Minacce che probabilmente sono destinate a cadere nel nulla come quelle già formulate nel 2008, ma che sono bastate a provocare brividi in tutto il mondo.
Tramontati i vecchi direttori planetari e con l’impero americano in ritirata, scopriamo che il multilateralismo può avere spine micidiali. Soprattutto per chi, come l’Europa, ha spesso mostrato insofferenza per l’egemonia Usa, ma poi si è sempre riparata sotto il suo ombrello militare e anche economico, senza costruirsene uno suo.
Un altro amaro risveglio per l’Unione. Perché gli Usa certamente difenderanno con la loro flotta la libertà di navigazione in un braccio di mare attraverso il quale transita un terzo del commercio mondiale di petrolio,ma solo per proteggere gli alleati e preservare il loro ruolo geopolitico. Dal punto di vista dell’autonomia energetica, infatti, l’America non dipende più dal Medio Oriente come l’Europa o il Giappone, visto che ormai copre quasi per intero il suo fabbisogno con gli idrocarburi estratti sul suo territorio e quelli importati da Canada, Venezuela e Messico.

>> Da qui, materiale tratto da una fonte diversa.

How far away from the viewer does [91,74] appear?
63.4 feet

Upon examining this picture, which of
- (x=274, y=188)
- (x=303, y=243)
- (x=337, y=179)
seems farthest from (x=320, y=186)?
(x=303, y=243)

Gli analisti sostengono che, anche se Teheran desse davvero corso alla sua minaccia, le conseguenze sui flussi di greggio potrebbero non essere drammatiche. Gli esperti militari ritengono che la Marina iraniana abbia mezzi per realizzare un blocco solo di pochi giorni. E, in circostanze estreme, la Quinta Flotta americana avrebbe i mezzi per neutralizzarla. In secondo luogo alcuni dei produttori del Golfo dispongono ormai di rotte alternative per il loro export, ad esempio con gli oleodotti che arrivano sul Mar Rosso e in Oman. Infine, con l’economia mondiale che ristagna e indebolisce la domanda di energia, un aumento della produzione saudita e il ritorno in attività dei pozzi libici potrebbero forse in gran parte compensare l’eventuale «gap» nel Golfo Persico.
Ma la reazione dei mercati, col greggio in fibrillazione attorno ai 100 dollari al barile, è una testimonianza dei gravi rischi corsi dall’Occidente, ma alla fine anche dalle nuove economie emergenti, in un mondo senza leadership. L’indebolimento dell’America è stato accolto da molti, anche in Europa, con malcelata soddisfazione. In passato certe manifestazioni di «imperialismo yankee» hanno provocato irritazione e ostilità certamente giustificate.
Ma ora che Obama, fedele alla sua impostazione multipolare e condizionato dalla disastrosa situazione del bilancio pubblico, ridimensiona il suo dispositivo militare, scopriamo che dibattiti e manifestazioni di protesta non bastano a creare un nuovo ordine mondiale.